### Request 1
Reproduce the forum thread's wording from "Buck O'Neal" to "05:06 PM (#1446697)".
### Request 2
Name every poster whose username appears in the forum thread.

-- begin Extract provided --

1900 National League
AVE-.279
OBA-.321
SLG-.366
FPCT-.942
R/G-5.21

1901 American League
AVE-.277
OBA-.326
SLG-.371
FPCT-.938
R/G-5.35

1902 American League:
AVE-.275
OBA-.331
SLG-.369
FPCT-.949
R/G-4.89

1911 National League:
AVE-.260
OBA-.329
SLG-.358
FPCT-.958
R/G-4.42

*******

1928 NNL
AVE-.278
OBA-.333
SLG-.384
FPCT-.955
R/G-5.03

1901 American League
AVE-.277
OBA-.326
SLG-.371
FPCT-.938
R/G-5.35

1926 National League
AVE-.280
OBA-.335
SLG-.386
FPCT-.968
R/G-4.54

1927 National League
AVE-.282
OBA-.335
SLG-.386
FPCT-.968
R/G-4.58

1931 National League
AVE-.277
OBA-.331
SLG-.387
FPCT-.971
R/G-4.48

1936 National League
AVE-.278
OBA-.332
SLG-.386
FPCT-.969
R/G-4.71
   180. KJOK Posted: June 30, 2005 at 02:52 AM (#1440654)
Was trying to put together a spreadsheet of all the MLE's, and from what I can see, we are "missing" good MLE's for the following major players:

C - Ted Radcliffe
2B- Newt Allen, Sammy Hughes
SS- Dobie Moore, Pedro Cepeda
3B- Judy Johnson
LF- Turkey Stearns
RF- Chino Smith
P - Chet Brewer

If these are out there and I've just missed them, please let me know.

Also, anyone interested in doing any of these? I think it helps with comparisons to have as many a possible...
   181. KJOK Posted: June 30, 2005 at 03:02 AM (#1440681)
Maybe more importantly, the guys about to come up who'll need MLE's:

Buck O'Neal
Willard Brown
Sam Jethroe
Luke Easter
Ray Dandridge
Bill Wright
Satchel Paige
   182. Jeff M Posted: July 03, 2005 at 02:51 PM (#1446645)
Stearnes is in, so I wouldn't worry about him, but I think Moore and Brewer are particularly important from the old list. Also, I would add Ted Strong and Joe Greene, since they did not even get separate threads.
   183. Gary A Posted: July 03, 2005 at 05:06 PM (#1446697)
I would add James "Bus" (or "Buster") Clarkson, another SS/3B who has been largely overlooked. He hit for power and walked a good deal, so he fits the profile of Negro Leaguers who have benefited from our analysis.
   184. Dr. Chaleeko Posted: July 05, 2005 at 01:28 PM (#1449694)
Since it's fast becoming an issue for us, I thought I'd take a look at the Mexican League in comparison to MLB over the period 1938-1970 to see what players who were in both could tell us about the quality of play South of the Border. I looked mostly at batting, but also took a curosry look at pitching.

-- end Extract provided --
-- begin Entries provided --

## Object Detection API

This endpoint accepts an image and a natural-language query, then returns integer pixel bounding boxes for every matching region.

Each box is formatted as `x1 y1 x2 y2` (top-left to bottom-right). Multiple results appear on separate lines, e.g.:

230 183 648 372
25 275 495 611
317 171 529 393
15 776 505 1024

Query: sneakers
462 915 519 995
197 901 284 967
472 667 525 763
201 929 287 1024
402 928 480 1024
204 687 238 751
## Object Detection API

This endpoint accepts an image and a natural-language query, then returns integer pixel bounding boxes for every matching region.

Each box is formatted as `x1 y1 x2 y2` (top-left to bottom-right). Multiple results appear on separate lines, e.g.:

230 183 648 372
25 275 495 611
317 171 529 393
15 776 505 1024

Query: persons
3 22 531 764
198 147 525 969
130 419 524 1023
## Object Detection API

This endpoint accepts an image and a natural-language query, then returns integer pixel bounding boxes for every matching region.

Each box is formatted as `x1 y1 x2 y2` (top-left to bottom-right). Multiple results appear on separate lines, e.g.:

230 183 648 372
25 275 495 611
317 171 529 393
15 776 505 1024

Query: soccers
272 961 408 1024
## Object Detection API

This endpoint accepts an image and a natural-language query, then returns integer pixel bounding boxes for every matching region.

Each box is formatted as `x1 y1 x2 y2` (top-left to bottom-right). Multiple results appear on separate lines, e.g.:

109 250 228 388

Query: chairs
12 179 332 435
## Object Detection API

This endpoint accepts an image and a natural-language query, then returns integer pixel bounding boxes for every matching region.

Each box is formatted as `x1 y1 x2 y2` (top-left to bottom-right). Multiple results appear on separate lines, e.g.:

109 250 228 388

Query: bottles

-- end Entries provided --

### Reply 1
Buck O'Neal
Willard Brown
Sam Jethroe
Luke Easter
Ray Dandridge
Bill Wright
Satchel Paige
   182. Jeff M Posted: July 03, 2005 at 02:51 PM (#1446645)
Stearnes is in, so I wouldn't worry about him, but I think Moore and Brewer are particularly important from the old list. Also, I would add Ted Strong and Joe Greene, since they did not even get separate threads.
   183. Gary A Posted: July 03, 2005 at 05:06 PM (#1446697)

### Reply 2
KJOK, Jeff M, Gary A, Dr. Chaleeko